• _Data supplied_:
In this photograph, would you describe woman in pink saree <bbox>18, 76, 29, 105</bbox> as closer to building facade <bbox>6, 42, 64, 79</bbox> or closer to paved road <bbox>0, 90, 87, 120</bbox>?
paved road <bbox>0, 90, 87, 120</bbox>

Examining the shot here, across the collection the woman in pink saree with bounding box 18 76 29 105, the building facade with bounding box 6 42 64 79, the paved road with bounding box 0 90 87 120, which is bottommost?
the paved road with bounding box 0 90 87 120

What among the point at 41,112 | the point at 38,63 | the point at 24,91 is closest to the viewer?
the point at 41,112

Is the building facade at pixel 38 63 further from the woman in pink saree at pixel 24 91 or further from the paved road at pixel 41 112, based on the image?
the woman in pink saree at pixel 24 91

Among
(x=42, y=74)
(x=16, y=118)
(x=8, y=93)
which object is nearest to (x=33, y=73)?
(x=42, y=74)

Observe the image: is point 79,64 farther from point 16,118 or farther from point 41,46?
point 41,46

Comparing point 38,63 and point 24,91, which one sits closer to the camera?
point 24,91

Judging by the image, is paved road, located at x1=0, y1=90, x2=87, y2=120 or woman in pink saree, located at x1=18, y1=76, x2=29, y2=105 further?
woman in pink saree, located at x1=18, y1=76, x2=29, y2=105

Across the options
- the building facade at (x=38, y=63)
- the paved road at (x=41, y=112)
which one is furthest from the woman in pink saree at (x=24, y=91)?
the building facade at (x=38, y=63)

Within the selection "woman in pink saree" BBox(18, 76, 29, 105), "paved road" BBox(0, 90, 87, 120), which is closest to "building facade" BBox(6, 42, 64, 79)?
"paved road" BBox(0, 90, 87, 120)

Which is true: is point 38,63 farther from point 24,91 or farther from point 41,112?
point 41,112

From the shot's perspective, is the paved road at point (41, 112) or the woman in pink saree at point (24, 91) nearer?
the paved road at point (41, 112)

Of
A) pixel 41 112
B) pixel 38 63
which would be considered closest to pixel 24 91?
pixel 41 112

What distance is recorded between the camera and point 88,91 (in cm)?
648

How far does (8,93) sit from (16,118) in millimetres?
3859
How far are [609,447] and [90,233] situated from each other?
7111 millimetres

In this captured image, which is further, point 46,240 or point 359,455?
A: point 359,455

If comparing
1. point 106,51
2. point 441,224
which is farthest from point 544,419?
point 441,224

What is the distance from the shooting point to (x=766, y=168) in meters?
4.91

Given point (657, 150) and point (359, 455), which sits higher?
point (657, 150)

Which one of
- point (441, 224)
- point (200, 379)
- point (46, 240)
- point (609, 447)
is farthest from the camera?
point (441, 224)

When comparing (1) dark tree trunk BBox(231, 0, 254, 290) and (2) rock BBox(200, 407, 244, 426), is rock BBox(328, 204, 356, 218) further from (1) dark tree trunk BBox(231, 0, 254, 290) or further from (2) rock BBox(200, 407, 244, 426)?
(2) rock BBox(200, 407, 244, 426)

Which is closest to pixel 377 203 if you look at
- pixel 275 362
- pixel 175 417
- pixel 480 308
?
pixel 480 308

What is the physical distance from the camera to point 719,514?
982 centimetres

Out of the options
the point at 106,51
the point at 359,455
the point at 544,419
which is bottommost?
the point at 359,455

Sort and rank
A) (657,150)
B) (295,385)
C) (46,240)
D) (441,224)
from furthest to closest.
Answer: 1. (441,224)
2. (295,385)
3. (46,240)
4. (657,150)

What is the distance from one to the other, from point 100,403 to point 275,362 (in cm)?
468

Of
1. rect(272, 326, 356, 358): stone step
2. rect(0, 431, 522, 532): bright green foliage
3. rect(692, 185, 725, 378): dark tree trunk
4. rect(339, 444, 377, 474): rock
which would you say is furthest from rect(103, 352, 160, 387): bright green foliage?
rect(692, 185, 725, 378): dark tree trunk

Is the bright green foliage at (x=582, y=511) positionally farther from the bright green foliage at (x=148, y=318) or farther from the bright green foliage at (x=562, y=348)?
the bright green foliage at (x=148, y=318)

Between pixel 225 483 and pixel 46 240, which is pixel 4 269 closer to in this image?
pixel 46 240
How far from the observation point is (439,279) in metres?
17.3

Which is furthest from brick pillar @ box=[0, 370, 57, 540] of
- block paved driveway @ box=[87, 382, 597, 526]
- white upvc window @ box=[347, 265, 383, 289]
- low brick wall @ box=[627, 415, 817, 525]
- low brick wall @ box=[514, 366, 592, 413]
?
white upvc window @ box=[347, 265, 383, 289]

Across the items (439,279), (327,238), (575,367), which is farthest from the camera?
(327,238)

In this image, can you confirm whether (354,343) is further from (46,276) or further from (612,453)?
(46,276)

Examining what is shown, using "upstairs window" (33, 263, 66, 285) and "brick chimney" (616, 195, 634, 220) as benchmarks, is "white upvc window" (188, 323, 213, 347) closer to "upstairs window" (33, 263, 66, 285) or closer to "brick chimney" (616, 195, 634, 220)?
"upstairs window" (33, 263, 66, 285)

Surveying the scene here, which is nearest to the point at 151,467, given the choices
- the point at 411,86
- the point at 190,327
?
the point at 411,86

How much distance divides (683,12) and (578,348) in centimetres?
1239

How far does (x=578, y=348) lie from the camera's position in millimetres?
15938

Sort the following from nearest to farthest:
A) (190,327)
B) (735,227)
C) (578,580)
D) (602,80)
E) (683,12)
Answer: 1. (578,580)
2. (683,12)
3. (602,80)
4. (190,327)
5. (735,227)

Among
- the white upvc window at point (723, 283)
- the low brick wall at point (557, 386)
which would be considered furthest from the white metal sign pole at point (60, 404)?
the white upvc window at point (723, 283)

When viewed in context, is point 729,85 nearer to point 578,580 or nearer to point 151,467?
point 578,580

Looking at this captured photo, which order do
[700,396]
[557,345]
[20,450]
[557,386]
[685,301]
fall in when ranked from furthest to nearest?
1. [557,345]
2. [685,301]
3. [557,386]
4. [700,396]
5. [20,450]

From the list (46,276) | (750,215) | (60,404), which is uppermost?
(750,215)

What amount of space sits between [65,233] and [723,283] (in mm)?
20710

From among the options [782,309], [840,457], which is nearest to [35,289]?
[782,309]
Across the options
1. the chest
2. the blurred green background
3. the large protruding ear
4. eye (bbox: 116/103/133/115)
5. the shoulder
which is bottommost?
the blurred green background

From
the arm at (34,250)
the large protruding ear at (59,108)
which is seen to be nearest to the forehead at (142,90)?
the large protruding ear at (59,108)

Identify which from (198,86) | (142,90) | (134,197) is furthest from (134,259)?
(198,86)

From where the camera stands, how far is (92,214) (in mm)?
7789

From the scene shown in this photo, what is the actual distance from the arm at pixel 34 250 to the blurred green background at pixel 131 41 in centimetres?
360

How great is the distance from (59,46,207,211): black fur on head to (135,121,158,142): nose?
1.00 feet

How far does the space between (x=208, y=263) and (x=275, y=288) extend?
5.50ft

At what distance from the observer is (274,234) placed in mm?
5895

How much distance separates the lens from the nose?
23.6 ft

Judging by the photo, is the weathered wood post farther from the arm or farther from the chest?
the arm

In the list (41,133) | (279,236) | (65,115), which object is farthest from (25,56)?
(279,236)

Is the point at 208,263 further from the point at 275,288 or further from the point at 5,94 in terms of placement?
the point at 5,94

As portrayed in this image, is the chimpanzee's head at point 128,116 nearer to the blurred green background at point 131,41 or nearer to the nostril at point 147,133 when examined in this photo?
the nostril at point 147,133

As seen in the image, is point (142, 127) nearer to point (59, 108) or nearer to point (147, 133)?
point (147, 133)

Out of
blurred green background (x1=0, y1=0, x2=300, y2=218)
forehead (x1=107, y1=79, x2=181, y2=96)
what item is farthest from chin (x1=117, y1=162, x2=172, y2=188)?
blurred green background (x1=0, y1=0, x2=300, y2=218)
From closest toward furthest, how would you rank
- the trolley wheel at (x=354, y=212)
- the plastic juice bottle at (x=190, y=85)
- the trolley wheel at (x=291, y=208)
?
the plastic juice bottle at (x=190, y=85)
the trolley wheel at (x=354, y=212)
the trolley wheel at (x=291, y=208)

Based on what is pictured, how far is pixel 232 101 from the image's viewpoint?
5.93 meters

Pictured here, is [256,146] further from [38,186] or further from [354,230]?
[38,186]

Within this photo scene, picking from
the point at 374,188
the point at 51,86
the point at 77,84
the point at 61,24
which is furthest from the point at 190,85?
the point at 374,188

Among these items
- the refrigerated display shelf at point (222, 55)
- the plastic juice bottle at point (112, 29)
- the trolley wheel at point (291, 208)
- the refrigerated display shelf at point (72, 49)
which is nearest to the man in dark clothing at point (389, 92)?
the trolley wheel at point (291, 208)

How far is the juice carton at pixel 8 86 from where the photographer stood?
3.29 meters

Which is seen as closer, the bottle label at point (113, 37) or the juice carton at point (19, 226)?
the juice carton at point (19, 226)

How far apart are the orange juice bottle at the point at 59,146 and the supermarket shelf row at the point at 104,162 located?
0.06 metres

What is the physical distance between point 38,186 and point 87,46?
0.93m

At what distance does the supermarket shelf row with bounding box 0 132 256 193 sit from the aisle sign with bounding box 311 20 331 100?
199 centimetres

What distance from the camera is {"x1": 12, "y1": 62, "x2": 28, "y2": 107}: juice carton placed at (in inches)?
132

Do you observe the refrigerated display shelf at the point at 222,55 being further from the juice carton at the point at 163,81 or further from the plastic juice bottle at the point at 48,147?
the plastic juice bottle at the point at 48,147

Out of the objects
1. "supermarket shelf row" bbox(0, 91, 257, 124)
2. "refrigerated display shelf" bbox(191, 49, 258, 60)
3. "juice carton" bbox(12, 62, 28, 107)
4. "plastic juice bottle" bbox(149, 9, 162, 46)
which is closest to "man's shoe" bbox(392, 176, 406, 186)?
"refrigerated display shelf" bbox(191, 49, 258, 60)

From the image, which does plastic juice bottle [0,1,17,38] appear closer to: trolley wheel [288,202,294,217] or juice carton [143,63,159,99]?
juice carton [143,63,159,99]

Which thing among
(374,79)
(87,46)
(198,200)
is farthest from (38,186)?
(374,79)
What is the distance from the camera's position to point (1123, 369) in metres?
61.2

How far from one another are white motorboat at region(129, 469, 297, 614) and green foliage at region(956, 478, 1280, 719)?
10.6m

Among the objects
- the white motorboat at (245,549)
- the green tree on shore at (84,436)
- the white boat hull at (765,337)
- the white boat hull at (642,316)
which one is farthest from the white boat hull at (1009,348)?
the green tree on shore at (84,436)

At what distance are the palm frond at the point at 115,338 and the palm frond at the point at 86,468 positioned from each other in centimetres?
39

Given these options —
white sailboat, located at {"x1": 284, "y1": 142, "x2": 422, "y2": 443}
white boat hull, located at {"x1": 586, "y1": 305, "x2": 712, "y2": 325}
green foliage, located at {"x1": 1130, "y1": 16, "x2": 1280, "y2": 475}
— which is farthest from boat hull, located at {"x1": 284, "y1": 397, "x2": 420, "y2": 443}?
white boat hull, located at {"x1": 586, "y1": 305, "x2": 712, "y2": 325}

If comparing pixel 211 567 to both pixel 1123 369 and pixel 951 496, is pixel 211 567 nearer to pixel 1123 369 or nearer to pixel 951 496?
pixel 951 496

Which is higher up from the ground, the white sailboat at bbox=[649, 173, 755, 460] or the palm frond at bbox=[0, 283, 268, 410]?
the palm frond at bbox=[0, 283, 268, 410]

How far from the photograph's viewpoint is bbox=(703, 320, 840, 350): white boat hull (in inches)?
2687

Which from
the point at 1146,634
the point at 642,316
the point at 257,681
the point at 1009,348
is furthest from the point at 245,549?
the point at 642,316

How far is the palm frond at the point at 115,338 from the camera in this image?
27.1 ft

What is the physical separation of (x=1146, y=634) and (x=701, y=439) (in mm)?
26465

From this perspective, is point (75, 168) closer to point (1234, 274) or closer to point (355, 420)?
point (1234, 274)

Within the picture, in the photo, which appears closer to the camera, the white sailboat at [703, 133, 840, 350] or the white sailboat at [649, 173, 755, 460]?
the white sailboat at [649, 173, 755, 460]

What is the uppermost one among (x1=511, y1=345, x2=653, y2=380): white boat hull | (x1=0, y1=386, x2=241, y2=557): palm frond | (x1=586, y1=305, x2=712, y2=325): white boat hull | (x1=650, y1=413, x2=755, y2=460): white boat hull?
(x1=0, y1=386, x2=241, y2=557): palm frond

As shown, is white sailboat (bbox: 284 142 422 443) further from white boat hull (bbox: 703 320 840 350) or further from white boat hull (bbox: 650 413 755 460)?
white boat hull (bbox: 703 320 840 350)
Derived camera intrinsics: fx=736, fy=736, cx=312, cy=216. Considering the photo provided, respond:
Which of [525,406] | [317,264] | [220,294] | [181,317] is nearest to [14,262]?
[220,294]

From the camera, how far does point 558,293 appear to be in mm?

• _What you will do_: Print the lines of the listing again without changes, starting at the line that contains "How far apart" and stopping after the line that contains "199 centimetres".

• _Complete answer_:
How far apart are the orange juice bottle at the point at 59,146 and the supermarket shelf row at the point at 104,162 located?
0.06 metres

What is the physical distance between point 38,186 and point 87,46?
0.93m

At what distance does the supermarket shelf row with bounding box 0 132 256 193 sit from the aisle sign with bounding box 311 20 331 100?
199 centimetres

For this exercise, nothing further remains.